The gears whirred, warming up. The tracking machine went ka-chunk, ka-chunk—just twice—then the gears wound down to a slow idle, sounding to Elsa’s ears as if the machine were too depressed to perform its duties. Elsa shut it all the way off. Maybe she’d made a mistake. She lifted the book off the top of the podium, wiped the surface down with her sleeve, replaced the book, entered the start-up sequence again, and yanked the lever.

Again, the machine refused to take the target.

Scowling, Elsa opened the return portal. The floor of the library was cold against her still-damp feet, but that was the least of her problems.

Faraz and Skandar were already waiting in the library, but before he could ask her how it went, Porzia and Leo arrived.
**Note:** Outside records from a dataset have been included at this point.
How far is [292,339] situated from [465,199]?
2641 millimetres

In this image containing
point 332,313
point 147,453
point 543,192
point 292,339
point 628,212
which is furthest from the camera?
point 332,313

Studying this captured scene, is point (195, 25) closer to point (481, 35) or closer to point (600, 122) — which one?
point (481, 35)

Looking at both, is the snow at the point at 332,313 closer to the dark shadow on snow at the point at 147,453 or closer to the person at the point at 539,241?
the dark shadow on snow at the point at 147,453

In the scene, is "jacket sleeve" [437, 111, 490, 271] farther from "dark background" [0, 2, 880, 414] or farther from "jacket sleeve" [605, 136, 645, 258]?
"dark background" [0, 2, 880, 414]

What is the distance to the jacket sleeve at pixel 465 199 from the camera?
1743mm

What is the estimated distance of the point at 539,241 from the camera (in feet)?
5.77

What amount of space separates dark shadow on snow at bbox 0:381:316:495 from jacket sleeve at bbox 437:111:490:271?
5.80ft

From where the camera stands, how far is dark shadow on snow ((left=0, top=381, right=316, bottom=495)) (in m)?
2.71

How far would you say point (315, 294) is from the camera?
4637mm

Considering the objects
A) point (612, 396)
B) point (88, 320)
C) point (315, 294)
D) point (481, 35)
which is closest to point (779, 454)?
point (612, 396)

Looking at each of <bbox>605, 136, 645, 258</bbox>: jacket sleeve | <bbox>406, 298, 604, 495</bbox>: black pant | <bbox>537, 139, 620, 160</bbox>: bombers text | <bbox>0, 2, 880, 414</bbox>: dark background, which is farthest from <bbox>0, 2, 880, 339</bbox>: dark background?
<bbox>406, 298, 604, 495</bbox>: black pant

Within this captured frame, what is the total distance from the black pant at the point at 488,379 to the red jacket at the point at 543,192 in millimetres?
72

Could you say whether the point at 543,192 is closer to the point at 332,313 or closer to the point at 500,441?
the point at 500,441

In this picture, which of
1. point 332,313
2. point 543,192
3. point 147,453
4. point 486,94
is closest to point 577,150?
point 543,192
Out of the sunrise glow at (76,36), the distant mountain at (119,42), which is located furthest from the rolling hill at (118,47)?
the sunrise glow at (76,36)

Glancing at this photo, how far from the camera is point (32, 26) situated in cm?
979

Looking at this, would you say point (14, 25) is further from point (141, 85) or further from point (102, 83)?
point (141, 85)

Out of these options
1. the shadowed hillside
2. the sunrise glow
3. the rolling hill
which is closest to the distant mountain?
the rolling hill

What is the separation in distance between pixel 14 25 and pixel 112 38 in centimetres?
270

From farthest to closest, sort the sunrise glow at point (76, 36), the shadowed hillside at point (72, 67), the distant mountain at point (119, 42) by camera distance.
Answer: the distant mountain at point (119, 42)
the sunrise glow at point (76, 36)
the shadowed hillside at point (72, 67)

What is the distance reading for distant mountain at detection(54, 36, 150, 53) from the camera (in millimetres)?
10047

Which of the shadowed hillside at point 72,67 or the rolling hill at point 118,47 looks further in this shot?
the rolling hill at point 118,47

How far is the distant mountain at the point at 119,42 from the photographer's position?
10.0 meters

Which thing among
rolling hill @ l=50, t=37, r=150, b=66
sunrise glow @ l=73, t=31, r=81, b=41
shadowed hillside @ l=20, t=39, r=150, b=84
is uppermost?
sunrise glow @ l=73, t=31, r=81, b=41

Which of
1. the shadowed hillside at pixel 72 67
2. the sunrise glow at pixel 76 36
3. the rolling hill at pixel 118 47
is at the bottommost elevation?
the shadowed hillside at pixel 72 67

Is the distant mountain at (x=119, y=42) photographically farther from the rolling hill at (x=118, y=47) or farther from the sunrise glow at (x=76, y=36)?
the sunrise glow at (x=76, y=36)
At least Elsa wouldn’t be required to relate the bad news twice.

“Well?” Porzia said, flushed with nervous energy. “Where’s the bastard hiding?”

“Couldn’t tell you,” Elsa replied. “It didn’t work.”

That drew Leo and Porzia up short. Leo gave her a dumbstruck look. “What?”

Elsa pulled out a chair and flopped down, dismayed at the sight of Montaigne’s worldbooks stacked on the table. She said, “All the worldbooks went through the restoration machine—they’ve not only been handled by other people, they’ve been completely disassembled, repaired, and reassembled by someone else’s invention. The ownership must not have survived.”

“Damn,” said Porzia, hands on hips. “I hadn’t thought of that.”